··· Extrait à lire ···
Les théories de l’organisation et de la
révolution développées par la gauche
américaine avaient peu de rapport avec
l’histoire ou les institutions
américaines qui n’ont jamais été
entièrement capables de comprendre cette
histoire. Les grands mouvements
révolutionnaires aux États-Unis ont été
largement alimentés par la résistance
afro-américaine, mexico-américaine et
amérindienne, qui a attiré un grand
nombre de jeunes blancs aux États-Unis,
au plus fort de ces mouvements dans les
années 1960 et 1970.
Votre livre « All
the Real Indians Died Off »: And 20
Other Myths About Native Americans »
nous révèle les mensonges sur lesquels
sont bâtis les États-Unis. Peut-on dire
que le mensonge est à la fois
fondamental et structurel aux USA? Le
colonialisme n’a-t-il pas besoin de
fabriquer des mythes pour étendre sa
domination ?
Oui, bien qu’ils
soient des mythes, ils sont tissés dans
le corps politique, dans des
institutions à tous les niveaux, et en
particulier dans le système éducatif et
les médias publics.
Interview
réalisée par Mohsen Abdelmoumen
Qui est le Dr.
Roxanne Dunbar-Ortiz ?
Le Dr. Roxanne
Dunbar-Ortiz est historienne, écrivain,
enseignante,
conférencière et activiste sociale.
Elle est professeur émérite d’études
ethniques et d’études féminines à la
California State University, à East Bay.
Elle a grandi dans
l’Oklahoma rural, étant la fille d’un
fermier et d’une mère indienne. Elle a
joué un rôle actif dans le mouvement
indigène international depuis plus de
quarante ans, et elle est connue pour
son engagement continu aux questions de
justice sociale nationale et
internationale. Après avoir reçu son
doctorat À l’Université de Californie à
Los Angeles, elle a enseigné dans le
nouveau programme d’études amérindiennes
à la Hayward (California State
University) et a participé à la création
des départements d’études ethniques et
féminines.
··· Données recueillies ···
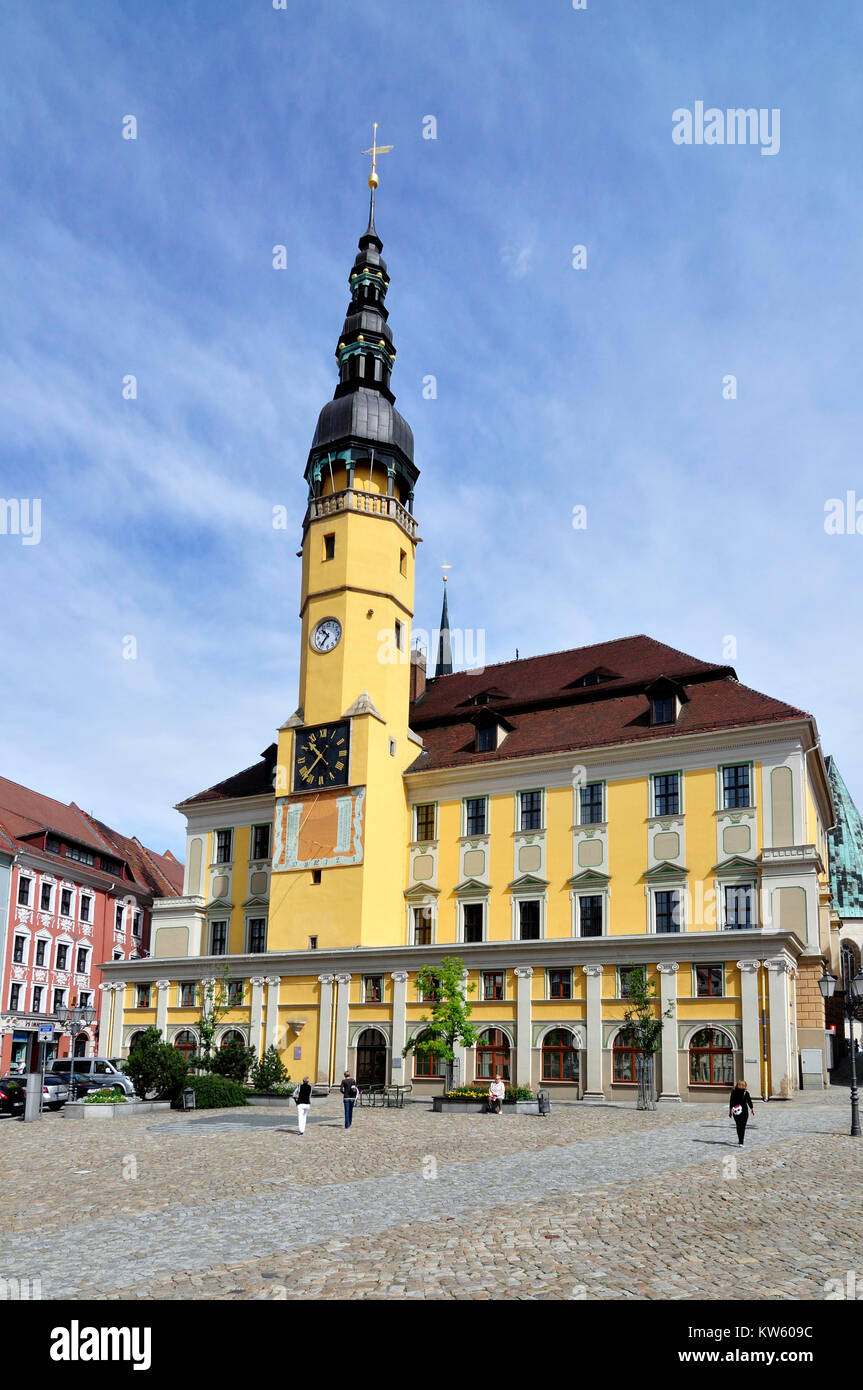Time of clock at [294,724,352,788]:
···
→ Énoncé du problème 1:
Selon l'extrait sur Roxanne Dunbar-Ortiz, dans quelle université a-t-elle obtenu son doctorat ?
→ Énoncé du problème 2:
Poursuivez l'extrait consacré à Roxanne Dunbar-Ortiz en reprenant juste après sa dernière phrase.
Les données forment un ensemble à part, sans lien avec l'extrait.

→ Résultat 1:
À l'Université de Californie à Los Angeles.

→ Résultat 2:
Roxanne
Dunbar-Ortiz a été une activiste
anti-guerre et antiraciste et
organisatrice tout au long des années
1960 et au début des années 1970 et un
orateur public sur les questions de
patriarcat, du capitalisme, de
l’impérialisme et du racisme. Elle a
travaillé à Cuba avec la Brigade
Venceremos et a travaillé avec d’autres
révolutionnaires sur tout le spectre de
la politique radicale, notamment le
mouvement des droits civiques, les
étudiants pour une société démocratique,
l’Union révolutionnaire, le Congrès
national africain et le mouvement
indien.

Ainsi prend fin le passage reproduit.